- Education: Yale School of Medicine Yale University
- Occupation: Dermatology
- Awards: ASDS President's Award 2019 Iron Surgeon ASDS
- Honours: President-elect of ASDS

= Kavita Mariwalla =

American dermatologist

Kavita Mariwalla is a dermatologist and author based on Long Island, New York. She is acknowledged as a leading scholar in skin cancer and aesthetic and medical dermatology and is the president-elect of the American Society for Dermatologic Surgery.

== Early life and education==
Mariwalla grew up in New York and was immersed in the medical field from an early age. Both her parents were doctors: her father a gastroenterologist and her mother a pediatrician. She attended Yale University as an undergraduate and earned an MD at the Yale University School of Medicine as well. After completing a year in internal medicine at Massachusetts General Hospital, she finished her residency in dermatology at Yale, where she served as chief resident.

== Career ==
Mariwalla is a double board-certified dermatologist and Mohs surgeon and was an assistant professor at Stony Brook University. Before starting her practice in Long Island, she was the director of cutaneous oncology at St. Luke's Roosevelt and Beth Israel Medical Center in Manhattan.

Widely acknowledged as a leader in skin cancer and aesthetic and medical dermatology, Mariwalla is the author of several books, including the recent The Business of Dermatology (co-authored with Jeffrey Dover). She has published extensively in medical journals, on subjects ranging from standardized criteria for skin quality to accurately determining shades of skin color. Mariwalla is also an advocate of "cultural competency" in order to best serve diverse patients and has spoken on how practices like anti-aging may differ between different skin tones.

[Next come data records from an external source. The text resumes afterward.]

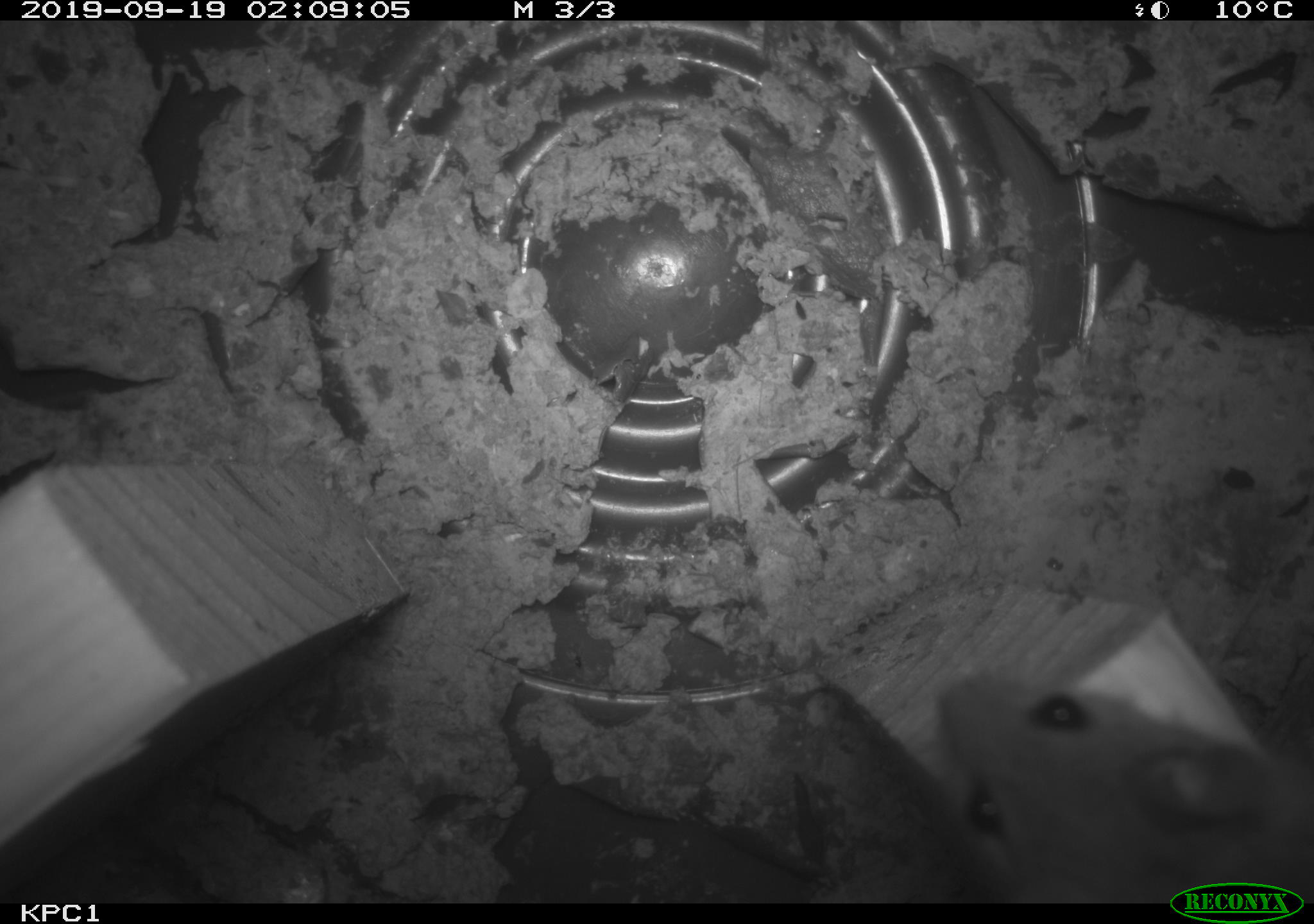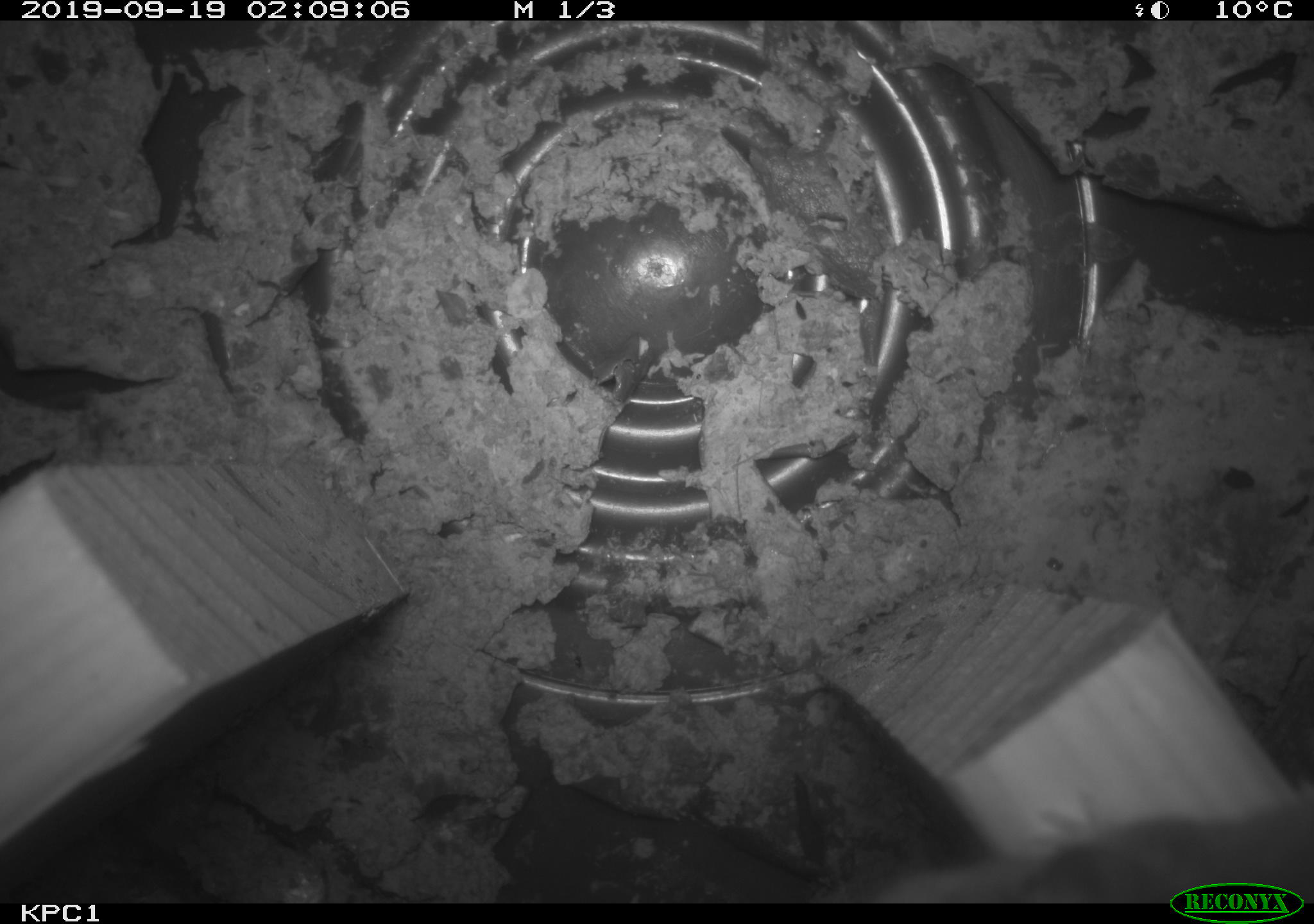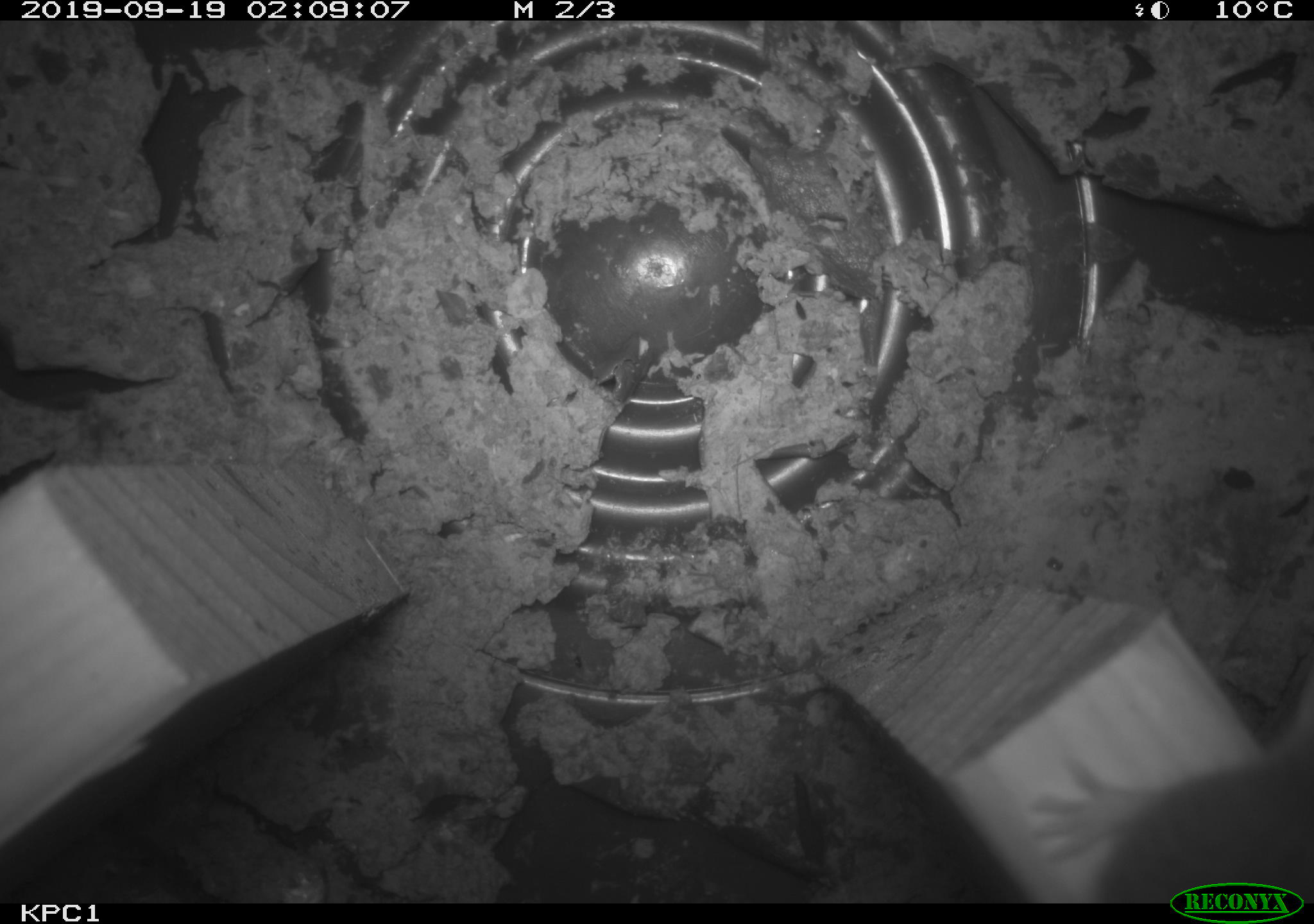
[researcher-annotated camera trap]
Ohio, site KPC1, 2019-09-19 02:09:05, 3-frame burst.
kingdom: Animalia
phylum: Chordata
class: Mammalia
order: Rodentia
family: Cricetidae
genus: Peromyscus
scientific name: Peromyscus leucopus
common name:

Mariwalla is passionate about dermatologic surgical education and is a founding member of Boards University. Boards University aims to "change the way medical education is delivered" while ensuring that "learning from leaders is accessible". During the pandemic, she founded the 21@21 initiative on social media to help educate dermatology residents and Mohs surgeons. It is still used as a resource by residents preparing for exams. Her book, Primer in Dermatologic Surgery, is also widely used by students and doctors alike.

Mariwalla has appeared on a number of prominent media outlets, including NBC New York. She has also lent her expertise to a variety of beauty magazines and publications, including Vogue and Allure, as well as serving on the Byrdie Beauty & Wellness Board. Her efforts to maintain her dermatology practice during the Covid pandemic have been reported in magazines including Bizwomen. Her emphasis for women to care for their skin has been reported by CBS.

== Honors and awards ==
Mariwalla is a three-time recipient of the American Society for Dermatologic Surgery (ASDS) President's Award. She was given the title of "Iron Surgeon" at the 2019 ASDS meeting.

Mariwalla is the president-elect of ASDS and has served on the Board of Directors of the Women's Dermatologic Society.

== Personal life ==
Mariwalla resides in New York with her three sons and her husband Kabir.